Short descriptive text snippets

+-------+

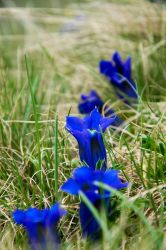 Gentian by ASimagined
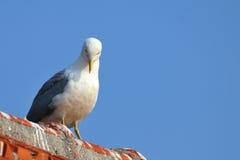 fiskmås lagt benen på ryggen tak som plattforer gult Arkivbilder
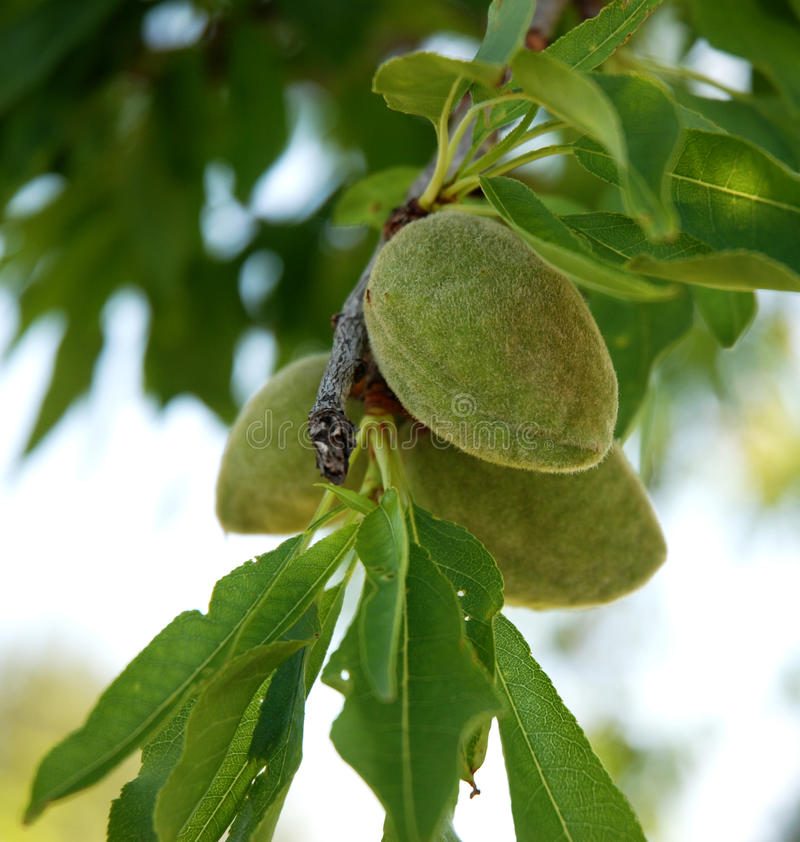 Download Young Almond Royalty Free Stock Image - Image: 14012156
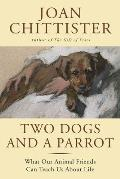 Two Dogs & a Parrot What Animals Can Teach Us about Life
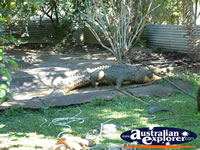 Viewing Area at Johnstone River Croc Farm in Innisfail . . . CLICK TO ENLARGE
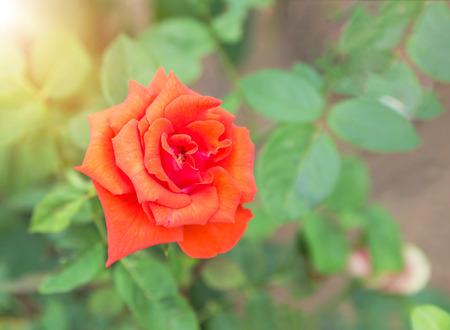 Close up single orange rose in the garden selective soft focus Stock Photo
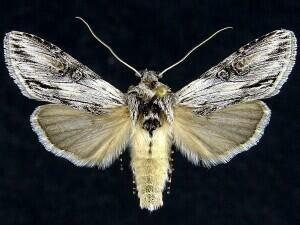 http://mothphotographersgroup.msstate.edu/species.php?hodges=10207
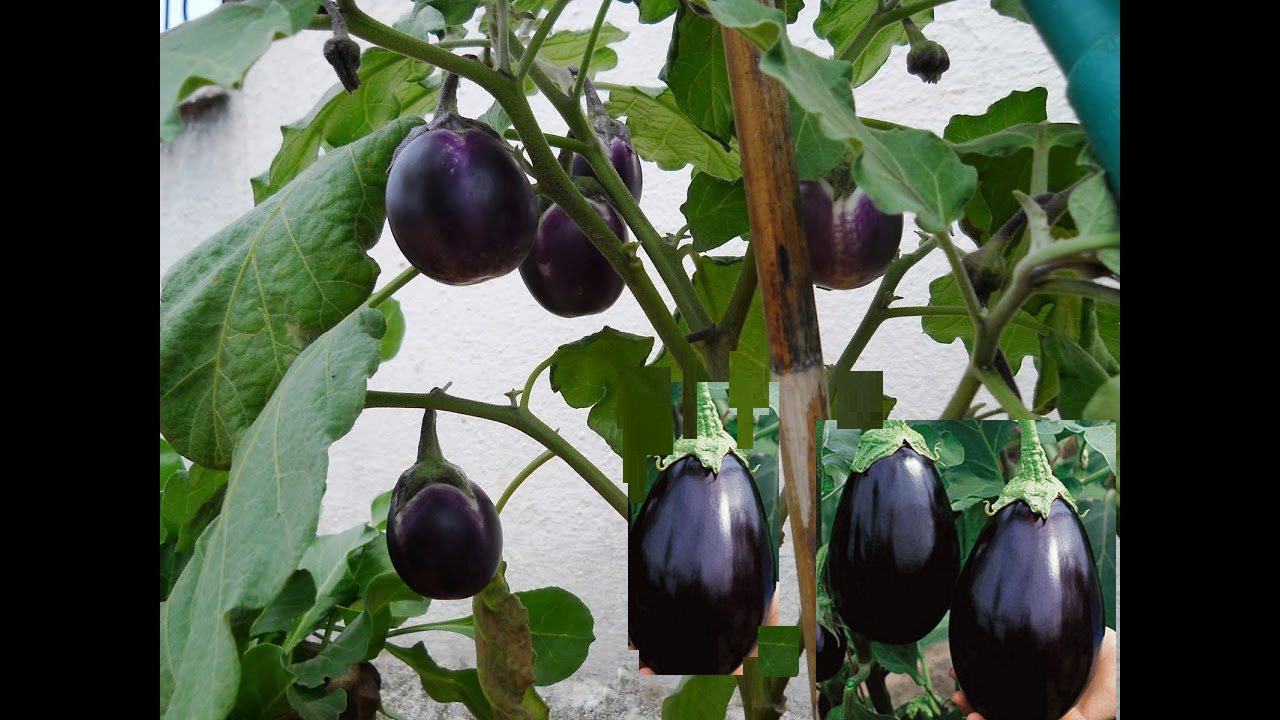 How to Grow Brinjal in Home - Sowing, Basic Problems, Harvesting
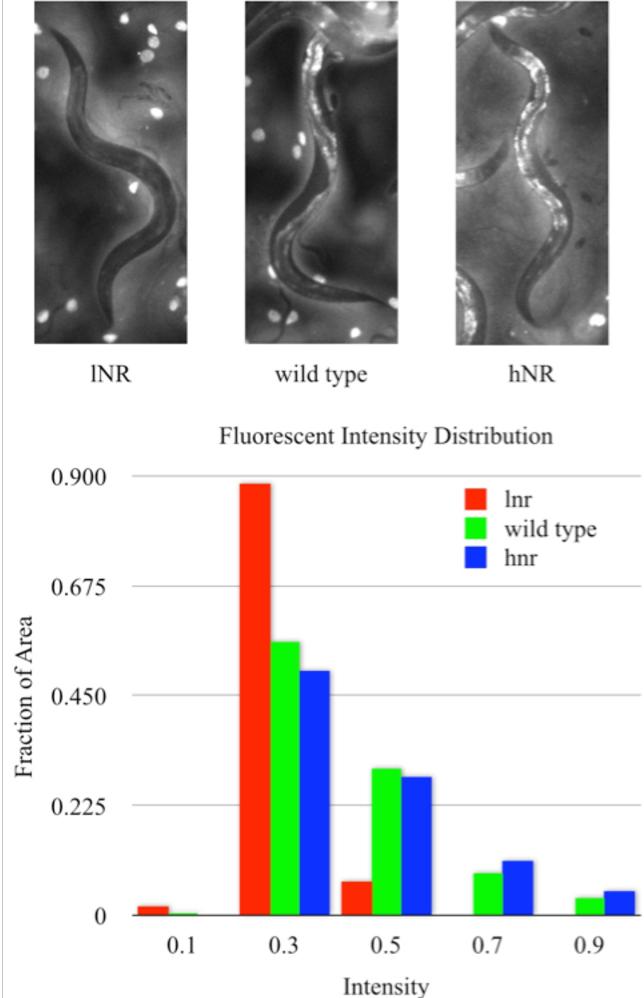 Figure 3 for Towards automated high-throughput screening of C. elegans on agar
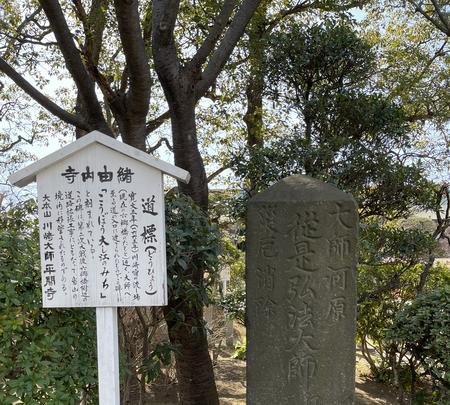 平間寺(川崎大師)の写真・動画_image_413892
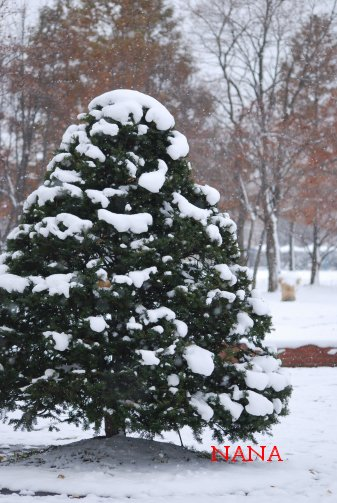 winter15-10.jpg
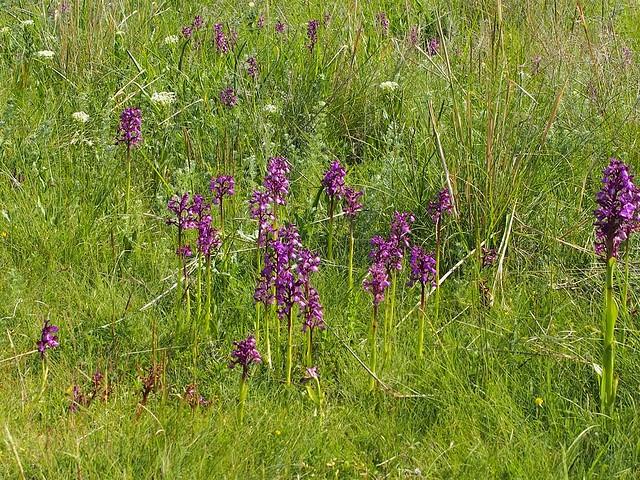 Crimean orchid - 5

+-------+

* DIRECTIONS FOR THIS TASK
Please return only the lines from the top of the data through the line with "Two Dogs & a", exactly as written, and drop every picture.

* SOLUTION FOR THIS EXERCISE
 Gentian by ASimagined
 fiskmås lagt benen på ryggen tak som plattforer gult Arkivbilder
 Download Young Almond Royalty Free Stock Image - Image: 14012156
 Two Dogs & a Parrot What Animals Can Teach Us about Life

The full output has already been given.